__Task prompt__:
Tally the lines of these entries that include "cooling"; respond with only that tally.

__Given data__:

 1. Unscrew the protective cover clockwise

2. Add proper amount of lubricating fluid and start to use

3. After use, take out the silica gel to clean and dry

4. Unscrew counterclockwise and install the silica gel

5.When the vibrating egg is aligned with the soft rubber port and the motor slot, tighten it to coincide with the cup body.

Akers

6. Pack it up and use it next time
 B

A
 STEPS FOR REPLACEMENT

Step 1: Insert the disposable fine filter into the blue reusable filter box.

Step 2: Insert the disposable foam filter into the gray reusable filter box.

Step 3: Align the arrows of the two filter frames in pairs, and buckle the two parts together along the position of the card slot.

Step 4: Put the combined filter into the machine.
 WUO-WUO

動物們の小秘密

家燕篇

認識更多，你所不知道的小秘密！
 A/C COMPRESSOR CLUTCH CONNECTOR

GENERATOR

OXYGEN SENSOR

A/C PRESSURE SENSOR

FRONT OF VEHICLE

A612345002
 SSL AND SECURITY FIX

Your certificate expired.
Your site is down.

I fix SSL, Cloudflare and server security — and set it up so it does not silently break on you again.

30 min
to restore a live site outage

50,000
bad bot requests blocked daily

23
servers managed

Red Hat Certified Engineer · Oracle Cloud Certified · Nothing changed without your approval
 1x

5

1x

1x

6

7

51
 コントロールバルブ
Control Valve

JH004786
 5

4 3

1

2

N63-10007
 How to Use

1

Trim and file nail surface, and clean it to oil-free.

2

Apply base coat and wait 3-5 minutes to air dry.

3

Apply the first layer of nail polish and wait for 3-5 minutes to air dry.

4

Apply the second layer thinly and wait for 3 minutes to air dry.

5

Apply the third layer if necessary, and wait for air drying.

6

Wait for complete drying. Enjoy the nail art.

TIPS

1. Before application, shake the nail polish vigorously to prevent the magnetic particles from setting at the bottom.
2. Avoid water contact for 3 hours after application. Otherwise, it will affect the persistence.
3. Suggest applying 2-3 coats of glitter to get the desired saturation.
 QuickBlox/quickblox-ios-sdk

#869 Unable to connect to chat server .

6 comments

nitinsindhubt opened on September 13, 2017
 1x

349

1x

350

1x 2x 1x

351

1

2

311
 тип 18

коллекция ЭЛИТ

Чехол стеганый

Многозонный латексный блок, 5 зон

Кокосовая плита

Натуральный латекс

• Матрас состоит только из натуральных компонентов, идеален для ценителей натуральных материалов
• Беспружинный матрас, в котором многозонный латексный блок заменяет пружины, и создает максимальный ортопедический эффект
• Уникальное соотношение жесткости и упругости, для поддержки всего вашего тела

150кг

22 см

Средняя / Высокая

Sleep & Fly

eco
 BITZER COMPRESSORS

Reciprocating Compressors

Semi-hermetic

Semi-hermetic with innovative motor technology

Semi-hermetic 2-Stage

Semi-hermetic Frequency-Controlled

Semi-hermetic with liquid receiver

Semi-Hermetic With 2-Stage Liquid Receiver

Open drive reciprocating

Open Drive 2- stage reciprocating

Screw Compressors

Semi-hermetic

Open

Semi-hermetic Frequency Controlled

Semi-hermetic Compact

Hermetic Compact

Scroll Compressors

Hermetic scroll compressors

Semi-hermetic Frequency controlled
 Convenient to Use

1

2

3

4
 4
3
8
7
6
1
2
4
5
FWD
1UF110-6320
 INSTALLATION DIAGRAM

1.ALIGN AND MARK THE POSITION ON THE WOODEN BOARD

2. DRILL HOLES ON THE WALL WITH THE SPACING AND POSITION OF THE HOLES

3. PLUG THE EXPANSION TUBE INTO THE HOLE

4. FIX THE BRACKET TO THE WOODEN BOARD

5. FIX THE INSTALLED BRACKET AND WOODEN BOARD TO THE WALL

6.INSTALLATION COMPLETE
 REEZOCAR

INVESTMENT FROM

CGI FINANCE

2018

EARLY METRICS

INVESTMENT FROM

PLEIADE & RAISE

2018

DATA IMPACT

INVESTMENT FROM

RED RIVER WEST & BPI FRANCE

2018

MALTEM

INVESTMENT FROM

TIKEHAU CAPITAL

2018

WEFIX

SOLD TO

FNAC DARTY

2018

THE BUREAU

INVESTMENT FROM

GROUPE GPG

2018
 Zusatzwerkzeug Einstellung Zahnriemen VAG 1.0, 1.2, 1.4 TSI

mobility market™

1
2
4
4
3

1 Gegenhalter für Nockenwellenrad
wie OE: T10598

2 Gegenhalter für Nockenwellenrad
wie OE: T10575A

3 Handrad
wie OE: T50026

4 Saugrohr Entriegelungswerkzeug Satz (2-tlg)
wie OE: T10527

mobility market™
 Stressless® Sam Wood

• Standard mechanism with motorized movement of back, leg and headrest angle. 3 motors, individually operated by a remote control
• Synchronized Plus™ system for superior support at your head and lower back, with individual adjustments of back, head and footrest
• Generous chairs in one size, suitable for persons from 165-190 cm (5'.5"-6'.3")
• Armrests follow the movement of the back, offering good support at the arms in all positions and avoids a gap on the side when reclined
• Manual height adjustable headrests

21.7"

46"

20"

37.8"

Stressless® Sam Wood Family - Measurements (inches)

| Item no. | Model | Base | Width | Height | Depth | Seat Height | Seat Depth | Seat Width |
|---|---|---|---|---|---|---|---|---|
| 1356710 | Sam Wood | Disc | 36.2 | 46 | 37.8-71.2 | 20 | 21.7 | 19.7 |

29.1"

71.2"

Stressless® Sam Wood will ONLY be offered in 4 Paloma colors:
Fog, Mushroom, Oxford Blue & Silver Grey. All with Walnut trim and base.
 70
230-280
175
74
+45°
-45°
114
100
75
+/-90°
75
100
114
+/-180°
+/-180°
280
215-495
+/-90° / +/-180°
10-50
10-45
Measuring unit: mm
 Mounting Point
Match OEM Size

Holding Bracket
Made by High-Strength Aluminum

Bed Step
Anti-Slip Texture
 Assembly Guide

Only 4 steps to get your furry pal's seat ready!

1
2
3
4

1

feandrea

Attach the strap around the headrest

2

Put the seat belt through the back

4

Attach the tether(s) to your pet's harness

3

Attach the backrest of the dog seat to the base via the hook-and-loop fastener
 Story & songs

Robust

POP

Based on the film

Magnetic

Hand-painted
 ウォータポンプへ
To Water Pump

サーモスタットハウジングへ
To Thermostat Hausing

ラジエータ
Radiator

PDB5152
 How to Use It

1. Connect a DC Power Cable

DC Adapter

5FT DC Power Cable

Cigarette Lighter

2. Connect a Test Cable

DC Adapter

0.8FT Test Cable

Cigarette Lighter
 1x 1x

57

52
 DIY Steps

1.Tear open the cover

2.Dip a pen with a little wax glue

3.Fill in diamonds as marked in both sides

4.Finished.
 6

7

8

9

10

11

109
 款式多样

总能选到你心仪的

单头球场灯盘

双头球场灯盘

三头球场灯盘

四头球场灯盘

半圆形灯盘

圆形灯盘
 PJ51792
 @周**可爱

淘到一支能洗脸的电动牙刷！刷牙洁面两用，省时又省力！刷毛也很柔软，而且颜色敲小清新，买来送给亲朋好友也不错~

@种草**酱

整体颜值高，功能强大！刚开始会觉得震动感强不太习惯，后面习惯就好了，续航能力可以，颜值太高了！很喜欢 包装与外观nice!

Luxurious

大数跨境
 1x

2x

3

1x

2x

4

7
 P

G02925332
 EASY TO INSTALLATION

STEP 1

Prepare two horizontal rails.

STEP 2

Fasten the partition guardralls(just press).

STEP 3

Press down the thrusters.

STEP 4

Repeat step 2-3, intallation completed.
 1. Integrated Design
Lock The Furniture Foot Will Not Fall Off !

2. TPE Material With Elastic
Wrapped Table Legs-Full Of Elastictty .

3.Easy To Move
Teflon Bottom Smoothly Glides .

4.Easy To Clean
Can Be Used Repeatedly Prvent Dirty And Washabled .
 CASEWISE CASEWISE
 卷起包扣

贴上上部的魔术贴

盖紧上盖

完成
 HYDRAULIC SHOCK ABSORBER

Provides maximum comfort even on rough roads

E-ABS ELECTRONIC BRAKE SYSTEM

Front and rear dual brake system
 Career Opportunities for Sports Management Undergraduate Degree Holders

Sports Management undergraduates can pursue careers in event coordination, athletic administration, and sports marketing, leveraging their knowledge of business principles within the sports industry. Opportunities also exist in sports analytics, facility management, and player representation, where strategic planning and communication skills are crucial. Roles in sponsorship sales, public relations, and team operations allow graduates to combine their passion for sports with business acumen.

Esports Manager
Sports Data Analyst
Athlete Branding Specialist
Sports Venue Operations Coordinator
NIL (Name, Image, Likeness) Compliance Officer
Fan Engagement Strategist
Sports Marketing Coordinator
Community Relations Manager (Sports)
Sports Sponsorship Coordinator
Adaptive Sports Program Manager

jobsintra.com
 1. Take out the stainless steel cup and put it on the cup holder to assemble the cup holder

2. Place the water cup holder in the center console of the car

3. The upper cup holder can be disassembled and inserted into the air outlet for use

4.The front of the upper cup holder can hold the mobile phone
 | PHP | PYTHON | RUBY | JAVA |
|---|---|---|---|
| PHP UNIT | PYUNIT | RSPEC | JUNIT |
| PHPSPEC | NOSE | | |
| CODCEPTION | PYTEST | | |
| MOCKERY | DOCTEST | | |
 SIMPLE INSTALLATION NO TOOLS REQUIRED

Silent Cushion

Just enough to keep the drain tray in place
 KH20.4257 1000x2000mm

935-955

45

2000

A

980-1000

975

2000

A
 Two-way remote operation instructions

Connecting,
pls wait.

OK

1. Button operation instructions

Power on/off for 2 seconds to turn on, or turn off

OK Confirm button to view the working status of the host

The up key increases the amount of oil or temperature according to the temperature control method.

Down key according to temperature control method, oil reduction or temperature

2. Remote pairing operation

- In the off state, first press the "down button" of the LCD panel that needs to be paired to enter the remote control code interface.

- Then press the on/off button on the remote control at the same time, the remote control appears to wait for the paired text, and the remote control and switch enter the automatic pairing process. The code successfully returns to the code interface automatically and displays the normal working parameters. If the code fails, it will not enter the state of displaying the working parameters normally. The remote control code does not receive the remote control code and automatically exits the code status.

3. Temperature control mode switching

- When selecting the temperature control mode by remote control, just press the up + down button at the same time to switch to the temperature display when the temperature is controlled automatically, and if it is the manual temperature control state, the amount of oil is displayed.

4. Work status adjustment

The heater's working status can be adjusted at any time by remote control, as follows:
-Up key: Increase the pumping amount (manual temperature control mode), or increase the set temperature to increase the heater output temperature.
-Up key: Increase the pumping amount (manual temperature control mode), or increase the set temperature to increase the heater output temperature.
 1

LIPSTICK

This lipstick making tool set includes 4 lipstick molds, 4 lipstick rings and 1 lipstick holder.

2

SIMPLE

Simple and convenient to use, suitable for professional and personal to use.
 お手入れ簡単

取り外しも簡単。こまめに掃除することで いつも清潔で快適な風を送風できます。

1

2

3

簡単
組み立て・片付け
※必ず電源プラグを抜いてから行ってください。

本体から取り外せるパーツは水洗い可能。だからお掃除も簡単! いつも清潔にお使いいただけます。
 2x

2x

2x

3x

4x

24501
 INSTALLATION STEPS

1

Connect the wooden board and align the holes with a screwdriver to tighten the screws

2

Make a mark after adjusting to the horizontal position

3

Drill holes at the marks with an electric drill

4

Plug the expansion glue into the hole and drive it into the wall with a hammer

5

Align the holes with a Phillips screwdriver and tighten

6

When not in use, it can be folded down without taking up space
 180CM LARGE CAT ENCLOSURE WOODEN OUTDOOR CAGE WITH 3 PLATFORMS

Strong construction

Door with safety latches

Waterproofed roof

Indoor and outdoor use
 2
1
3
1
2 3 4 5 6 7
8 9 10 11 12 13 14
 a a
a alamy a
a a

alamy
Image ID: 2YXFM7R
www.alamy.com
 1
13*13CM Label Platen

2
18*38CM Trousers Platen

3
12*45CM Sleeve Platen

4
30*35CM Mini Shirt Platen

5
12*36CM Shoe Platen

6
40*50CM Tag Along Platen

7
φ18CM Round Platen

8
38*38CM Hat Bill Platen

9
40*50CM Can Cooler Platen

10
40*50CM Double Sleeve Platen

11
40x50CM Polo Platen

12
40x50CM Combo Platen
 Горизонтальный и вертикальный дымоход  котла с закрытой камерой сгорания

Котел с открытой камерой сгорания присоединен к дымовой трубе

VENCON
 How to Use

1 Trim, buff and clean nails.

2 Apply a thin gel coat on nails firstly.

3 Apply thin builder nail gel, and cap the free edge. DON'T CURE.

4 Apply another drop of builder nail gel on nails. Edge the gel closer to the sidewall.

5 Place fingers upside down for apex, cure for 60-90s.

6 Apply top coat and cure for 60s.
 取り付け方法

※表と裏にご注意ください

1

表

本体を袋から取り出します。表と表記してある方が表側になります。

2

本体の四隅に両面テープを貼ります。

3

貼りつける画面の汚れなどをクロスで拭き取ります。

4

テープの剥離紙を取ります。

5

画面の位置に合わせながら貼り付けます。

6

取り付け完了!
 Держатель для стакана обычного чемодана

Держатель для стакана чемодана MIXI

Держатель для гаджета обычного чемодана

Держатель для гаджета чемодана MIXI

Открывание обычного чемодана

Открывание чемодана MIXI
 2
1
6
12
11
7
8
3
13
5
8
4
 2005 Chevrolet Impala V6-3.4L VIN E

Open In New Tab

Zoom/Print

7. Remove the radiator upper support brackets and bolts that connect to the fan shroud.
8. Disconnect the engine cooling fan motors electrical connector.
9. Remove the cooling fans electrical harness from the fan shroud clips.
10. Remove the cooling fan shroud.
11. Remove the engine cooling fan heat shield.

__Result__:
4